Patients' characteristics

Across the six participating centers, 386 patients with ICA-T/L, M1 or M2 occlusion and eligible for thrombectomy received IVT during the study period. Of these, 168 were excluded (see Figure 1 for the reasons for exclusion), leaving 218 patients for the final analysis. Excluded patients with baseline MRI but without PWI or with poor quality PWI (n = 109) had similar age (P = 0.66), sex (P = 0.27), NIHSS score (P = 0.08), occlusion site (P = 0.57) and early recanalization rate (P = 0.60) than included patients. The intra-class correlation coefficient between the two observers was excellent for HIR, Tmax ≥ 6s and Tmax ≥ 10 s volumes (0.92 [95%CI 0.87–0.96], 0.99 [95%CI 0.98–0.99] and 0.98 [95%CI 0.96–0.99], respectively).

Figure 1.

Figure 1.

Study flow chart.

CT: computerized tomography; ER: early recanalization; ICA-T/L: intracranial internal carotid artery occlusion; M1: first segment of the middle cerebral artery; M2: second segment of the middle cerebral artery; MRI: magnetic resonance imaging.

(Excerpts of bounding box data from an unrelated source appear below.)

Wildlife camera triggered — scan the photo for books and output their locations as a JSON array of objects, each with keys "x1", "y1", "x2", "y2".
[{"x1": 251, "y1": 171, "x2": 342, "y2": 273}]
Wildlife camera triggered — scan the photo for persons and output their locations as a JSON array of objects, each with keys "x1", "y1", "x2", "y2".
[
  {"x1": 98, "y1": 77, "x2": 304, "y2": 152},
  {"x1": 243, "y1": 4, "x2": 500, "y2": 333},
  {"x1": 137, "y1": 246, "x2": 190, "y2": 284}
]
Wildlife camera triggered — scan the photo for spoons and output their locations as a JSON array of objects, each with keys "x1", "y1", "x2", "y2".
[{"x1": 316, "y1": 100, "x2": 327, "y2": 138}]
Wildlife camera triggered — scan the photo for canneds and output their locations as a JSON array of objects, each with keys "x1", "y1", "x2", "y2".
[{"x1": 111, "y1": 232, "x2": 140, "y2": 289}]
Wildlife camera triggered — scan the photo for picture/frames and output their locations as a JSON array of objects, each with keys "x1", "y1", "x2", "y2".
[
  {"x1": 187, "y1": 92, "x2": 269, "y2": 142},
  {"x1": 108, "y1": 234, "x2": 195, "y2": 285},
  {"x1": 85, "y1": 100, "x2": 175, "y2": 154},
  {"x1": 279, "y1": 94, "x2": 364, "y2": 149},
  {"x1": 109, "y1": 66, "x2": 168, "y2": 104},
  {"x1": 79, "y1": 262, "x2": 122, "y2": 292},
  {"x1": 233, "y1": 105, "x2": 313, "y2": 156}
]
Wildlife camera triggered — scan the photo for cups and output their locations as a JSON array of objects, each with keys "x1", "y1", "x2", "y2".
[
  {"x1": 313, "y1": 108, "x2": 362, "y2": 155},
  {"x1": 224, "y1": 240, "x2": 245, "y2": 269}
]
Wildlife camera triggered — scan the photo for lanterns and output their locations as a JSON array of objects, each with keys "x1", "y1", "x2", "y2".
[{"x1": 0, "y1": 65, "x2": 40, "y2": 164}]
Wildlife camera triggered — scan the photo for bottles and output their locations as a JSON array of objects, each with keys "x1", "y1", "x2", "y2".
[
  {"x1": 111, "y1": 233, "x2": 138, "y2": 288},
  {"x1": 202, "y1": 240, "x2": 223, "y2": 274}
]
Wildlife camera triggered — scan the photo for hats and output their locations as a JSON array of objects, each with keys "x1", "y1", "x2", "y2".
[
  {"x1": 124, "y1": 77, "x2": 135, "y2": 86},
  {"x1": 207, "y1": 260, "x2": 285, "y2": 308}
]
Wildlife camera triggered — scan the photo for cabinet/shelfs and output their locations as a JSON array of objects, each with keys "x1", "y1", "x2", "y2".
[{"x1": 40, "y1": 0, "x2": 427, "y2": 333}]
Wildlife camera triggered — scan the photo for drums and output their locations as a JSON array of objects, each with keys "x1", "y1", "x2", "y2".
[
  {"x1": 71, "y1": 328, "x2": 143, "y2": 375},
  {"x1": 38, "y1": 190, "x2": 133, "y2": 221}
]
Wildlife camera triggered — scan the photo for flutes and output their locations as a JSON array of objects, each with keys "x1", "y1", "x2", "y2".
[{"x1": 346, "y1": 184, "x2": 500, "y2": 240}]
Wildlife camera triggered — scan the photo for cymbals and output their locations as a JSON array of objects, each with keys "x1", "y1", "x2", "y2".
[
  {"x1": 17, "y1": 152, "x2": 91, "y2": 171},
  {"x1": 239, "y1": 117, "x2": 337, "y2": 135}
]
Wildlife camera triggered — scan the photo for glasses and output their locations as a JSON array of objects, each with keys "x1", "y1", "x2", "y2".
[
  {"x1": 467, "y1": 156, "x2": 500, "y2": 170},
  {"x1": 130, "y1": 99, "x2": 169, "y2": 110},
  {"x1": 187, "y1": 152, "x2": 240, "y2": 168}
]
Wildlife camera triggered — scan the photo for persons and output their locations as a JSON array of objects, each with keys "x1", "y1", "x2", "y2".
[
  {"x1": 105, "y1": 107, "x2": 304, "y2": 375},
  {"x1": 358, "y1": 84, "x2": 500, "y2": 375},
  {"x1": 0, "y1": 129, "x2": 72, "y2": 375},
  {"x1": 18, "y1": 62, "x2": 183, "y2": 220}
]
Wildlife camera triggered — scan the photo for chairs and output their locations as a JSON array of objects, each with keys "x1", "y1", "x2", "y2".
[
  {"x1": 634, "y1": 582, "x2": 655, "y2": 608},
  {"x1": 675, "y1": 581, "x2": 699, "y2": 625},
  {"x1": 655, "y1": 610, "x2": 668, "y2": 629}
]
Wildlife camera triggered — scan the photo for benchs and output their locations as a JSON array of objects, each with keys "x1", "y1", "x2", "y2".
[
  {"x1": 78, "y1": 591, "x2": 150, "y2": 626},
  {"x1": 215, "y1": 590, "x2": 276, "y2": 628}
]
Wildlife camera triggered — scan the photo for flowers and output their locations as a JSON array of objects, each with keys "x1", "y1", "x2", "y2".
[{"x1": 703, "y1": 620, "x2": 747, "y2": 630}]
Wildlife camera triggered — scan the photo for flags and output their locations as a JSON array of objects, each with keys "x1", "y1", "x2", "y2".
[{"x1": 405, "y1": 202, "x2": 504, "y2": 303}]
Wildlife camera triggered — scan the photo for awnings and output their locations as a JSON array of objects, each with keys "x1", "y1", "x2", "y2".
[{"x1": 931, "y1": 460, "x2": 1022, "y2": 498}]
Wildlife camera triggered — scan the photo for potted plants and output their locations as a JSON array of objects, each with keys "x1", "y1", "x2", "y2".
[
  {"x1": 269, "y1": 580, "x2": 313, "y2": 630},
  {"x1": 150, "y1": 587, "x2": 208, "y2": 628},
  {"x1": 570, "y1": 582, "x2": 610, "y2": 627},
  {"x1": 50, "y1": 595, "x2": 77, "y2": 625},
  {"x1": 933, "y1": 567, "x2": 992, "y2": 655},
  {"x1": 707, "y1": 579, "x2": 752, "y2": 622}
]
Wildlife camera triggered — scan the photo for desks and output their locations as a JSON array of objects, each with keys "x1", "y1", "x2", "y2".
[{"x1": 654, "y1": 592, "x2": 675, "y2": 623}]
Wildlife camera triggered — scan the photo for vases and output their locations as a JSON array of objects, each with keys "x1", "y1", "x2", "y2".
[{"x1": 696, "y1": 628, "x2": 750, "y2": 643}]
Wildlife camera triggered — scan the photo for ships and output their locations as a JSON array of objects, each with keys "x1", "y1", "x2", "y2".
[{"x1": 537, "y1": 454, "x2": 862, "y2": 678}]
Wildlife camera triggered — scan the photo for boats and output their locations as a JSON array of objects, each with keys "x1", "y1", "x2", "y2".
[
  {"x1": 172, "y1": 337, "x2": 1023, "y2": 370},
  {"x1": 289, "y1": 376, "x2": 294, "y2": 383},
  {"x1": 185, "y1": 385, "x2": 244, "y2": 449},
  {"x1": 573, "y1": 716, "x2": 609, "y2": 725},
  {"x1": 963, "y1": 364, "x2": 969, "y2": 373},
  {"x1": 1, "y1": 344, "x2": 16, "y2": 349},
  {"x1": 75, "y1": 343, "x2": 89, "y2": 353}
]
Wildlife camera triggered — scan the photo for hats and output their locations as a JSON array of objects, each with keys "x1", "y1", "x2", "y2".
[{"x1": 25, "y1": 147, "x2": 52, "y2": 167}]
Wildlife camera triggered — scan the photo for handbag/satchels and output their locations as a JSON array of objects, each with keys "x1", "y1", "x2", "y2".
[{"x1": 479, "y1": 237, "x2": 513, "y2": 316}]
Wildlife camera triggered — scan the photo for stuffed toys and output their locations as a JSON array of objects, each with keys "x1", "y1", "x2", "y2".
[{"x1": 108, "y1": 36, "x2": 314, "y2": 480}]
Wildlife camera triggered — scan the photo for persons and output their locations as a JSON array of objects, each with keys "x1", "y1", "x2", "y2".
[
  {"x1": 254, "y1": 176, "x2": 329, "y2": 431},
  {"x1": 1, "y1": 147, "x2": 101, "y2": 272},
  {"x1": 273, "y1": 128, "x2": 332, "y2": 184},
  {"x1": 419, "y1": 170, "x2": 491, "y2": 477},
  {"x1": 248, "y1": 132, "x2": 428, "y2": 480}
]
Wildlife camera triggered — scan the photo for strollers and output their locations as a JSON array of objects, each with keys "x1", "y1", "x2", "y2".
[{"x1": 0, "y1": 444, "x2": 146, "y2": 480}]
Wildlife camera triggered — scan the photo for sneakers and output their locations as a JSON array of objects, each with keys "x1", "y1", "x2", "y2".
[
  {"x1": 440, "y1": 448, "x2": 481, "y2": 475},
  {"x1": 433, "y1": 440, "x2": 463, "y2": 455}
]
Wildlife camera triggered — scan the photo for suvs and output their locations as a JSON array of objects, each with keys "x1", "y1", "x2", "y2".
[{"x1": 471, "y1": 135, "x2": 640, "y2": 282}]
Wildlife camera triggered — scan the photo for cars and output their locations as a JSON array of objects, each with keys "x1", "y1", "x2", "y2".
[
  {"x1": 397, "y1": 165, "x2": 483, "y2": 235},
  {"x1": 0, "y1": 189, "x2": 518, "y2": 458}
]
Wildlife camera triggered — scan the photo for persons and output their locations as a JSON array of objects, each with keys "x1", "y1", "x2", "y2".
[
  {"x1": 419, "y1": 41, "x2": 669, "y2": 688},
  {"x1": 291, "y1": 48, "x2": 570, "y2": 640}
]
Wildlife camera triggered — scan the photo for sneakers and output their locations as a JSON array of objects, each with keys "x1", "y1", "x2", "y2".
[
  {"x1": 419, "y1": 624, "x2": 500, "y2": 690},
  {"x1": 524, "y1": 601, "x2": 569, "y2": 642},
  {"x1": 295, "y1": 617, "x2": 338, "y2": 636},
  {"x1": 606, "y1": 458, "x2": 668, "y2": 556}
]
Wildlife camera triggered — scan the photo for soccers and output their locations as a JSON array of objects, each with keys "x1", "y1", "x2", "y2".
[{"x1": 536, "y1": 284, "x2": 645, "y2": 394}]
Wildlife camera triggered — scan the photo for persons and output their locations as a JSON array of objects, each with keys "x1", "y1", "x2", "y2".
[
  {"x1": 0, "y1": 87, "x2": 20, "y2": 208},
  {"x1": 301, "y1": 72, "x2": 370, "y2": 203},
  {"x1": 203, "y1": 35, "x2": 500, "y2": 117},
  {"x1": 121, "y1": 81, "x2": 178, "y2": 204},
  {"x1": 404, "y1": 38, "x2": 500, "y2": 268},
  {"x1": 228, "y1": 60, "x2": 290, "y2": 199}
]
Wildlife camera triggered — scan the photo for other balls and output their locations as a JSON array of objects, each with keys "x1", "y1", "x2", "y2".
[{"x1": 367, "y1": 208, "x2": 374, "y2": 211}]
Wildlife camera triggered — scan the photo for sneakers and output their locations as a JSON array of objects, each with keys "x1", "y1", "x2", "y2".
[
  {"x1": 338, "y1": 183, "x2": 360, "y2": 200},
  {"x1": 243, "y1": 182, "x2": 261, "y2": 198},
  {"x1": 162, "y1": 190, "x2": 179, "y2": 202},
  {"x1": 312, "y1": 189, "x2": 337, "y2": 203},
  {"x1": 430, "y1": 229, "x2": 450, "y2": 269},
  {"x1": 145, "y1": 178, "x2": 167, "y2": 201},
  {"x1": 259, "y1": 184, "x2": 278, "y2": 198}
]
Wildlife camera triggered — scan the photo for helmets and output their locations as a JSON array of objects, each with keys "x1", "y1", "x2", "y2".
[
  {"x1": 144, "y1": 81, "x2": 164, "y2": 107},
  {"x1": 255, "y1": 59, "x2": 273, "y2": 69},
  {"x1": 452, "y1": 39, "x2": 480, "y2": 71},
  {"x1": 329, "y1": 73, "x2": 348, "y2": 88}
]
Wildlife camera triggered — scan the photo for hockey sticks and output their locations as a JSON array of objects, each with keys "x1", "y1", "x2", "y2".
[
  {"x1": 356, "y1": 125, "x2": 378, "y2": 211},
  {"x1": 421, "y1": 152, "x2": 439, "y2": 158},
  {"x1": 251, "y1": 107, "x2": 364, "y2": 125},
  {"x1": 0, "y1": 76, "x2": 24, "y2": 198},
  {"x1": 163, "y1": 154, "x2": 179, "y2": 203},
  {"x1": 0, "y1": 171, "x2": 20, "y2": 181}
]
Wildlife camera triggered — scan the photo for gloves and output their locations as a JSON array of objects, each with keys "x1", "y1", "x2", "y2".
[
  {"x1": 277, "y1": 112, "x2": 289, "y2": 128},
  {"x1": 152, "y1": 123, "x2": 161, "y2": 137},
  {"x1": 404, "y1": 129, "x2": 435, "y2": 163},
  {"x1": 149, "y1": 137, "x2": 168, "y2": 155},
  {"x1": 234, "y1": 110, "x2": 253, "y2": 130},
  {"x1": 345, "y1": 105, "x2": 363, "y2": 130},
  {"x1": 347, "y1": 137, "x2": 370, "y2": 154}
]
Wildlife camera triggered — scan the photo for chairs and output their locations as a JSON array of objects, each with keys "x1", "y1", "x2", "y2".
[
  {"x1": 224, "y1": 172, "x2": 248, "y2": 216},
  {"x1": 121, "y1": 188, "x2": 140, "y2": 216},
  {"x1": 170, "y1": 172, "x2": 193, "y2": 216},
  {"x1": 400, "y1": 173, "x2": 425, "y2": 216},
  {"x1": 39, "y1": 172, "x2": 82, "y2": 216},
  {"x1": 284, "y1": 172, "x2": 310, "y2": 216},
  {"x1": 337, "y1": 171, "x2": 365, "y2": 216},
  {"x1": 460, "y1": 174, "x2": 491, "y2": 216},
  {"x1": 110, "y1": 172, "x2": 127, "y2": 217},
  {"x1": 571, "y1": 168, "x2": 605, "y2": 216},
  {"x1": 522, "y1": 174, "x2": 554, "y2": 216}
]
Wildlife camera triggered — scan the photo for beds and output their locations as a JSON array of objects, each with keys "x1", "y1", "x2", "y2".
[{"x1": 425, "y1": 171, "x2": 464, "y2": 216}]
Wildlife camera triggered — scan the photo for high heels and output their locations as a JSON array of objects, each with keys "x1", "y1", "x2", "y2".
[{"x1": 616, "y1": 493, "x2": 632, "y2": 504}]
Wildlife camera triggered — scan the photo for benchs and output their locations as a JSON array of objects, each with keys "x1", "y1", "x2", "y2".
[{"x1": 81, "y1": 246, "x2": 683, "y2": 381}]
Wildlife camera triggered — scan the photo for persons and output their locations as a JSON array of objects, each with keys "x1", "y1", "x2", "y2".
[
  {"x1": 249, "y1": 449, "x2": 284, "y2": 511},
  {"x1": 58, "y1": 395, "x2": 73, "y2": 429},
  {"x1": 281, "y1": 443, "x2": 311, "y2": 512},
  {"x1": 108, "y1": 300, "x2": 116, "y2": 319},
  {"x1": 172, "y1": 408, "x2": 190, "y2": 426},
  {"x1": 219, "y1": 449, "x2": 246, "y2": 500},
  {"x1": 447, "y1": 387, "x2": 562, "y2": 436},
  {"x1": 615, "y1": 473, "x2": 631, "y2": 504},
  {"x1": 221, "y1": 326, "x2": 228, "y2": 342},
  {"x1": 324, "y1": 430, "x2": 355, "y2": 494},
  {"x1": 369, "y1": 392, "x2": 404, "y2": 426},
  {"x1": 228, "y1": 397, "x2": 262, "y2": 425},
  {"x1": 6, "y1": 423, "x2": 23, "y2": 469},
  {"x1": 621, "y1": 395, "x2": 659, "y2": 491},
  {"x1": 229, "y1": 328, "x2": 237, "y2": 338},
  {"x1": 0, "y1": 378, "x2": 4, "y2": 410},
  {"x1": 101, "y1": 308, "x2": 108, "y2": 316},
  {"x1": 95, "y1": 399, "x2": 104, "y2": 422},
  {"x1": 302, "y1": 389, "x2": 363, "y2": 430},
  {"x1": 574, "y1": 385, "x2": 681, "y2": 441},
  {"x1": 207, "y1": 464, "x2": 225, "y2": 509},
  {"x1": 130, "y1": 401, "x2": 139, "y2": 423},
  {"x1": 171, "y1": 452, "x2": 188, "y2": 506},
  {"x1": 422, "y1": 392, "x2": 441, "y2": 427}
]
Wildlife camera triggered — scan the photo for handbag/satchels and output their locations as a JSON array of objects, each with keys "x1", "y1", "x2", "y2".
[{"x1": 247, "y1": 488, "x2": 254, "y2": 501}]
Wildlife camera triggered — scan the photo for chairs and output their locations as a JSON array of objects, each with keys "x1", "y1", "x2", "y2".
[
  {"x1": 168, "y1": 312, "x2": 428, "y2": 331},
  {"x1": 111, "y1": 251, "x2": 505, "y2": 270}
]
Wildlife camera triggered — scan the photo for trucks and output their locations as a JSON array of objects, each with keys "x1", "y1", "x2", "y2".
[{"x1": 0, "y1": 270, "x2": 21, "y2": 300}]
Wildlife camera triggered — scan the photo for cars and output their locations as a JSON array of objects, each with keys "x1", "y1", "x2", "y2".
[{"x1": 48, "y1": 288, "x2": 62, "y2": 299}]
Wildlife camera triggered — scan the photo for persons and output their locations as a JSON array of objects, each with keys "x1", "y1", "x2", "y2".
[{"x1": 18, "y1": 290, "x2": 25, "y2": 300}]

The baseline characteristics of included patients are presented in Table 1. Patients were managed according to the mothership or drip-and-ship paradigms in 88% (191/218) and 12% (27/218), respectively. Early recanalization was evaluated on first angiographic run in 207/218 (95%) patients, and on non-invasive imaging in the remaining. Early recanalization occurred in 34/218 (16%) patients, with rates of 3% (1/40), 7% (6/91), 28% (11/39) and 33% (16/48) in ICA-T/L, proximal M1, distal M1 and M2 occlusions, respectively. Considering the similar incidence of early recanalization in ICA-T/L and proximal M1, and in distal M1 and M2 occlusions, respectively, these four subsets were collapsed into two categories for further analyses (distal M1 or M2 vs. ICA-T/L or proximal M1 occlusions).

Table 1.

Baseline characteristics of the population and univariable relationships with early recanalization.a

Whole cohort n = 218 Early recanalization n = 34 No early recanalization n = 184 P
Patient history
 Age (years) 72 (61–80) 72 (59–83) 72 (61–80) 0.78
 Men 120 (55) 18 (53) 102 (55) 0.79
 Hypertension 122 (56) 19 (56) 103 (56) 0.99
 Diabetes mellitus 35 (16) 9 (27) 26 (14) 0.07
 Current smoking 27 (12) 5 (15) 22 (12) 0.66
 Antiplatelet use 73 (34) 13 (38) 60 (33) 0.52
 Statin use 68 (31) 14 (41) 54 (29) 0.17
Pre-IVT characteristics
 NIHSS score 16 (10–20) 12 (6–17) 16 (10–20) <0.01
 Onset-to-IVT time (min) 160 (130–192) 163 (144–194) 158 (129–192) 0.48
Pre-IVT MRI
 Occlusion site <0.01
  ICA-T/L 40 (18) 1 (3) 39 (21)
  Proximal M1 91 (42) 6 (18) 85 (46)
  Distal M1 39 (18) 11 (32) 28 (15)
  M2 48 (22) 16 (47) 32 (17)
 Thrombus lengthb (mm) 12.6 (9.2–17.6) 7.2 (5.8–8.9) 14.0 (10.2–19.7) <0.01
 DWI volume (ml) 12 (5–23) 9 (2–18) 12 (5–29) 0.04
 PWI-DWI mismatch volume (ml) 62 (34–100) 39 (17–63) 71 (40–104) <0.01
 Tmax ≥ 6s volume (ml) 83 (45–127) 44 (27–88) 88 (57–130) <0.01
 Tmax ≥ 10s volume (ml) 31 (13–63) 13 (4–37) 37 (15–66) <0.01
 HIR (%) 43 (30–53) 31 (19–49) 43 (32–54) <0.01
Recanalization evaluation
 IVT to recanalization assessment time (min) 62 (37–97) 61 (44–118) 62 (35–97) 0.68
a

Categorical variables are expressed as numbers (%) and continuous variables as median (IQR).

b

Missing values: 20 patients without visible susceptibility vessel sign (4 with early recanalization and 16 without).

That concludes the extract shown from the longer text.